中古マンション売買における瑕疵担保責任

マンションの場合、一戸建て住宅と比較して、売主が瑕疵担保責任を問われるケースはあまり多くありません。なぜなら、土地に対する瑕疵担保責任がほぼないこと、木造特有のシロアリなどの問題がないこと、給排水設備や雨漏りなどの問題も多くは共用部分の瑕疵となり、その場合は建物の施工会社や管理組合などが対応するためなどの理由からです。

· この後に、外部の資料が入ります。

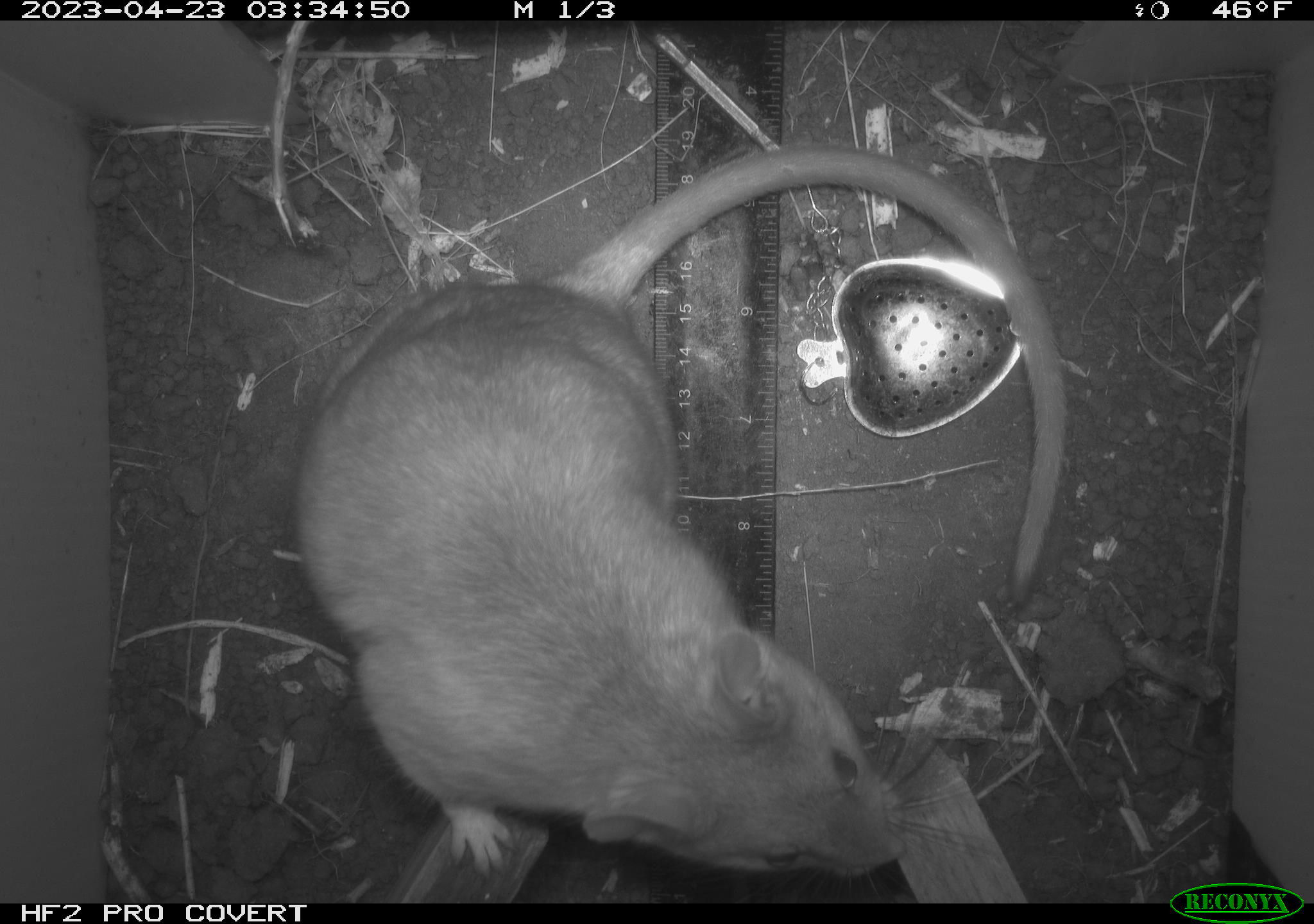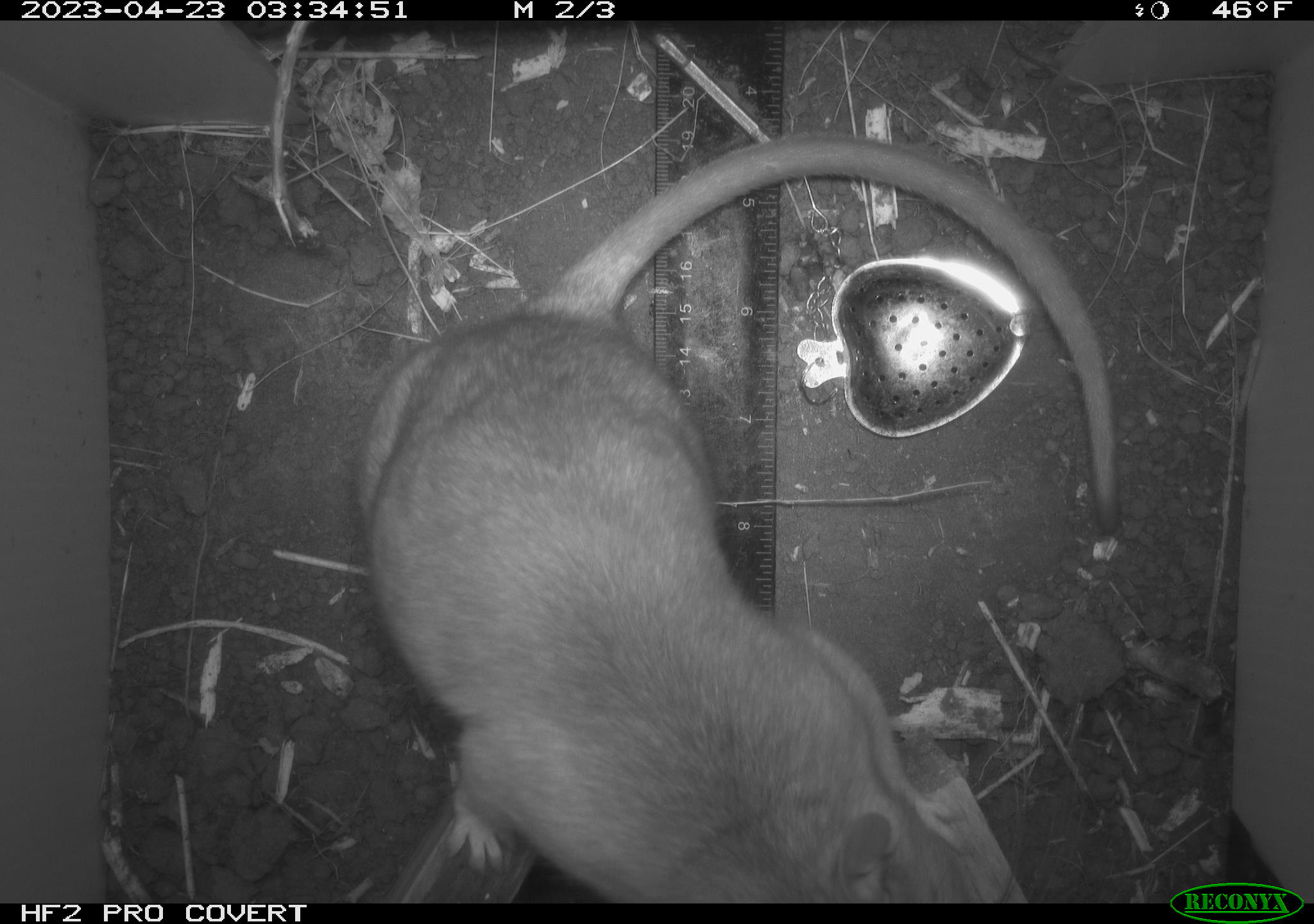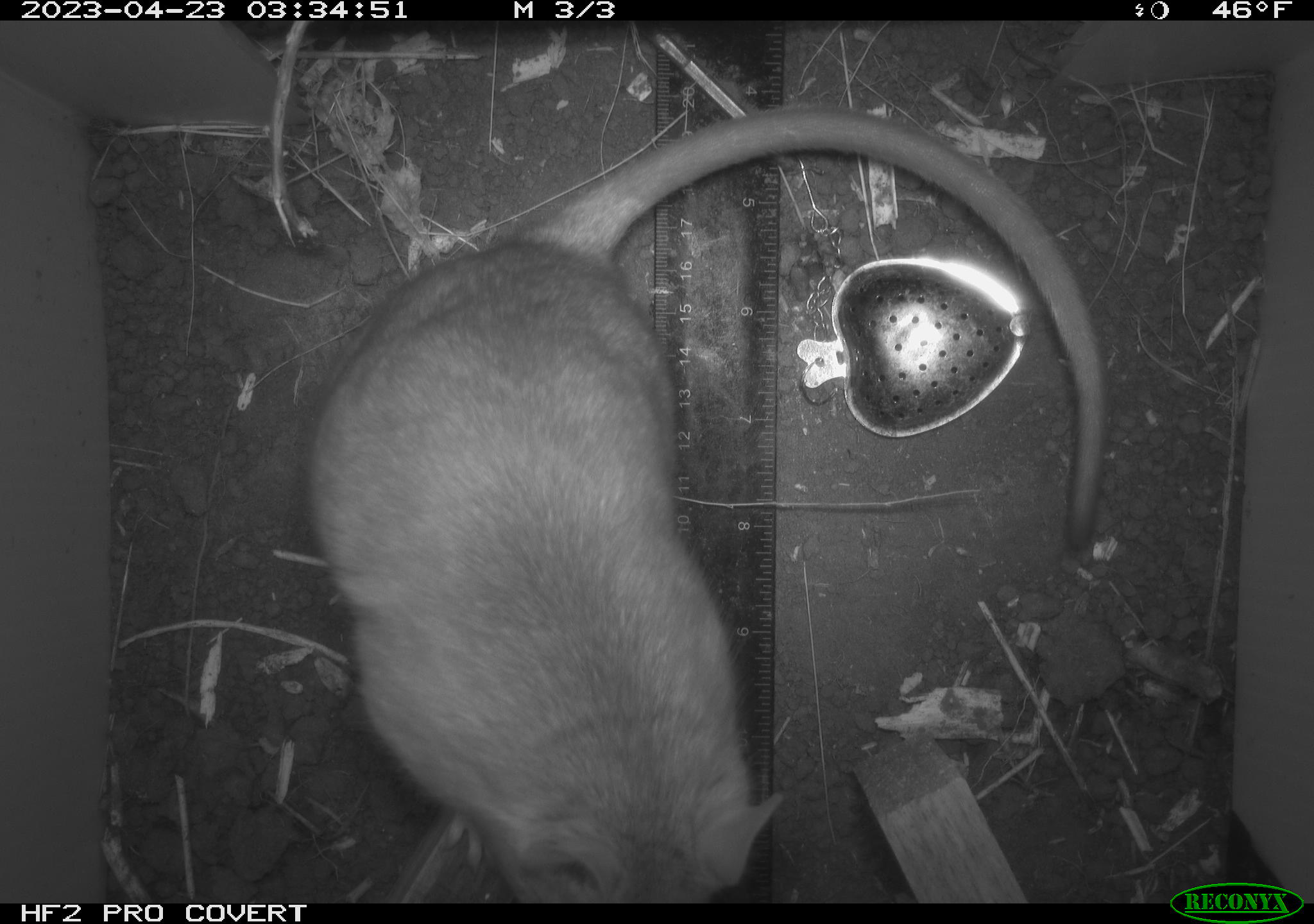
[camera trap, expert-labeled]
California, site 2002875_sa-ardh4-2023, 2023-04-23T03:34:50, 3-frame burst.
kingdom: Animalia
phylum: Chordata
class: Mammalia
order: Rodentia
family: Cricetidae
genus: Neotoma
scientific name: Neotoma fuscipes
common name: dusky-footed woodrat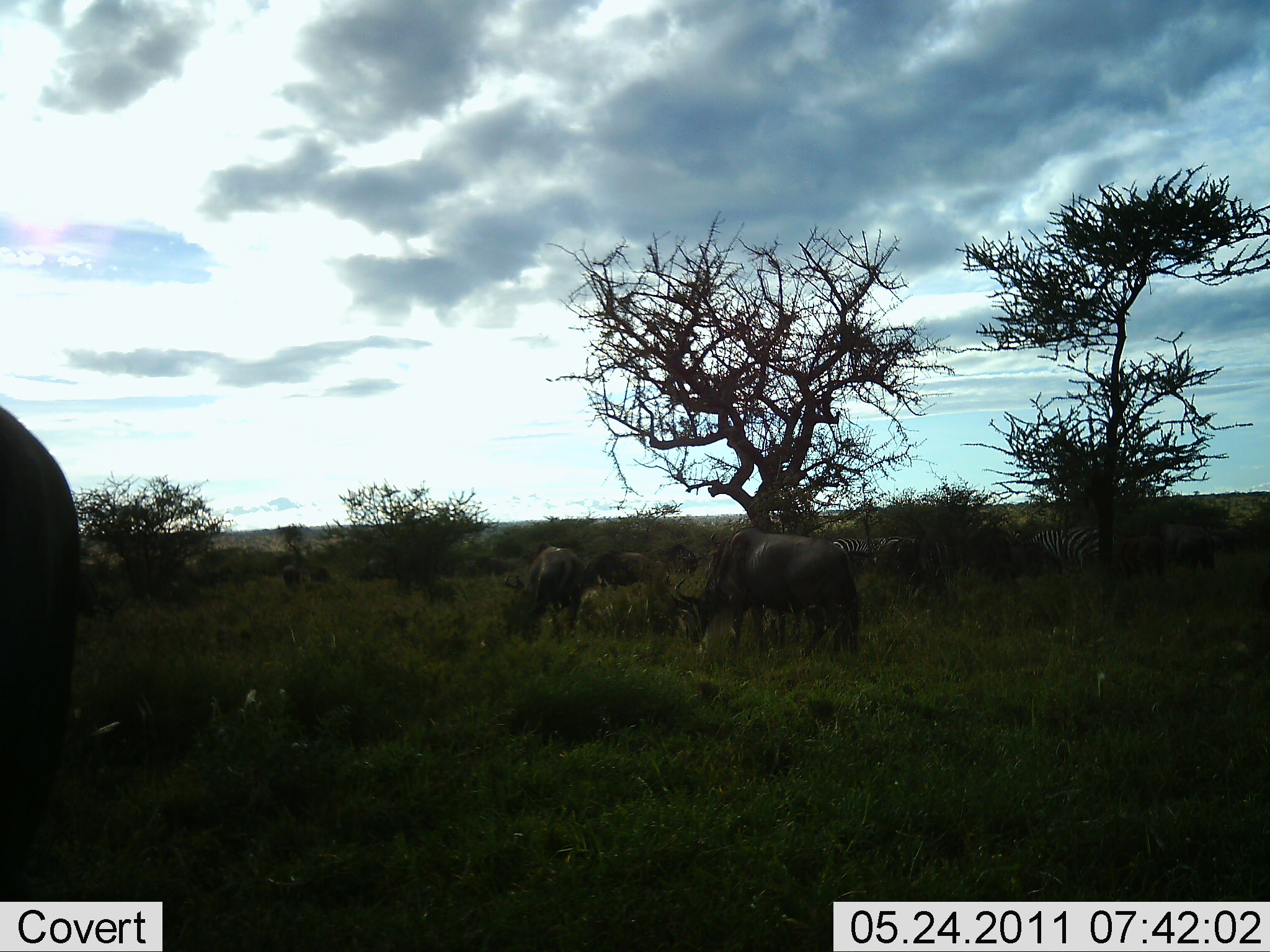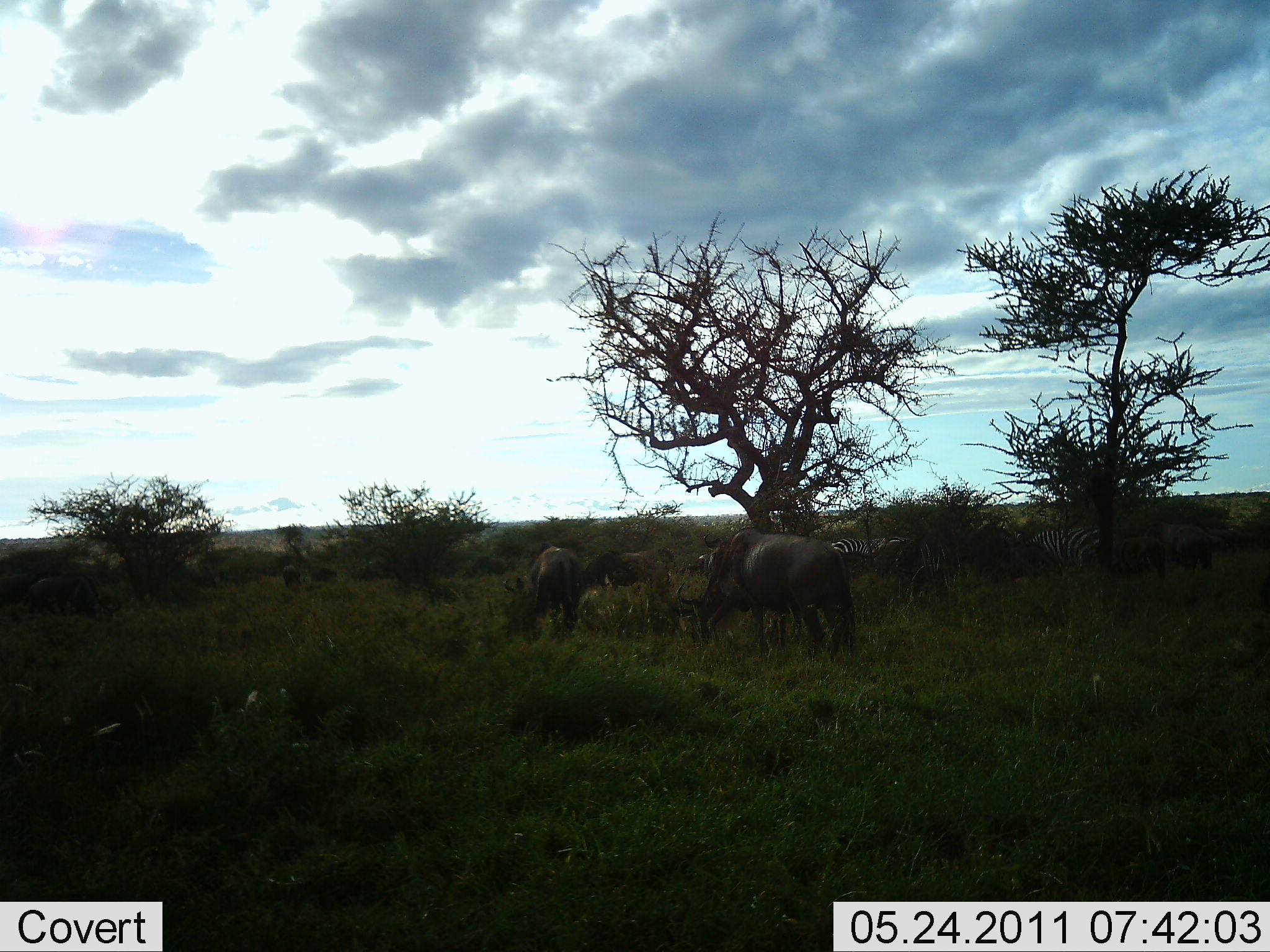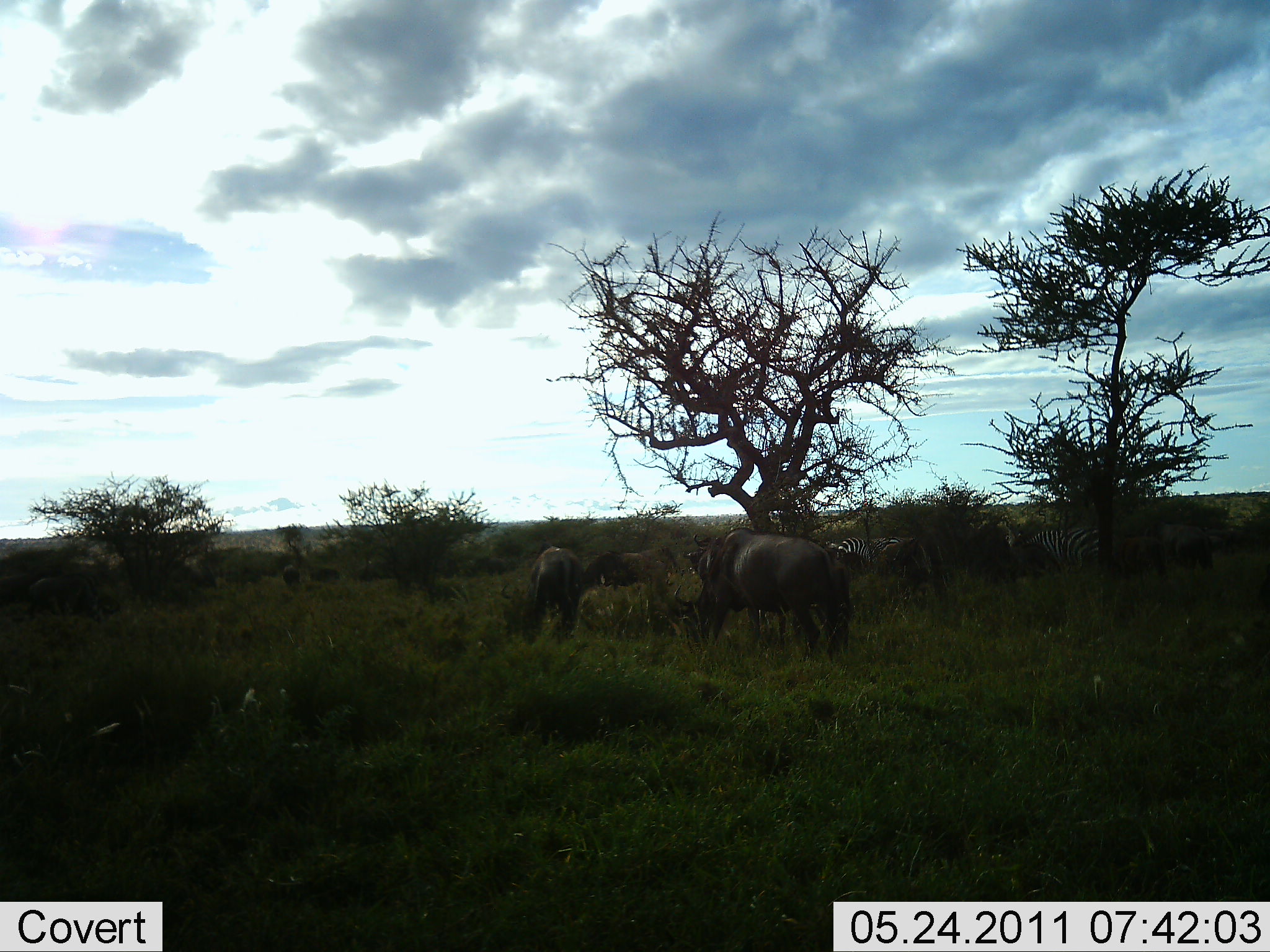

また、2005年に起きた耐震偽装問題や、2015年横浜のマンション傾斜問題など、マンション特有の欠陥工事等も、もし問題発覚前に中古マンションとして売却したとしても、売主に責任が及ぶことはないでしょう。マンションを売却後に瑕疵担保責任が問われるケースとしては、例えば壁に穴が空いているのを、家具などで隠しておき、それを買主に伝えずに売却した場合などが考えられます。ただ、実際にあったケースですが、おそらく地震により知らないうちに壁に穴が空いていたことに気づかず、引っ越すときに家具を移動して初めて気がついたといったことがありました。瑕疵担保責任は売主が気づいていなかった場合でも、責任を問われることがありますので、任意売却に限らず、中古マンションの売却をお考えの方は、一度隅々までチェックなさってから売却手続きを進められてください。